Prior to the advent of the current state of the art, Neural Machine Translation (NMT), Statistical Machine Translation (SMT), particularly translation model, with Phrase-based SMT was the most widely used machine translation model. This translation model has continued to be shown to outperform NMT in most cases when performing translations for low resource languages such as Nguni languages, isiXhosa and isiZulu. In this project phrase-based, SMT systems trained on data sources augmented using different techniques were compared to a baseline phrase-based SMT system, with the goal of determining whether SMT translation system quality in the low resource setting may be improved using augmented data.
Models trained on data augmented with multilingual data and back translate data were compared to a baseline SMT system
Data was normalised using a python script, lowercasing all characters in the corpora. Following this normalisation, all data was tokenized using Byte-Pair Encoding to account for the agglutinative nature of Nguni languages. Finally the corpora was cleaned to limit maximum sentence length in the models created to 80 characters. Finally 1000 sentences from the training data for each language were extracted for use as tuning data.
SMT models were built using the Moses SMT toolkit, and KenLM language modelling toolkit. A 6-gram language model with modified Kneser-Ney smoothing was also used for all systems. GIZA++ was used for word alignment, with tuning conducted for all three types of models using the MERT line-search based method.
The SMT systems trained on back-translated data yielded the best performance in both the isiZulu and isiXhosa context. However, in the isiZulu context the baseline system outperformed the multilingual system whereas the opposite is true in the isiXhosa context. Shown in the figure below are BLEU scores for each system in each target language. Using the BLEU system the closer the score is to 100, the higher the quality of the translation.
Notably, there were twice as many parallel sentences for isiXhosa, than for isiZulu justifying the overall higher BLEU scores observed in the isiXhosa context when compared to the isiZulu context.

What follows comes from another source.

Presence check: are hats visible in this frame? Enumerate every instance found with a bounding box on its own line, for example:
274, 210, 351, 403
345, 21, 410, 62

Making use of the back-translation technique for data augmentation in particular yields translations that are of a higher quality when compared to a baseline system, trained on data that has not been augmented. Multilingual data augmentation, however, shows inconsistencies which may indicate that there is a need to find some optimal ratio of original parallel corpora to alternate language parallel corpora in order to yield improvements to the baseline context.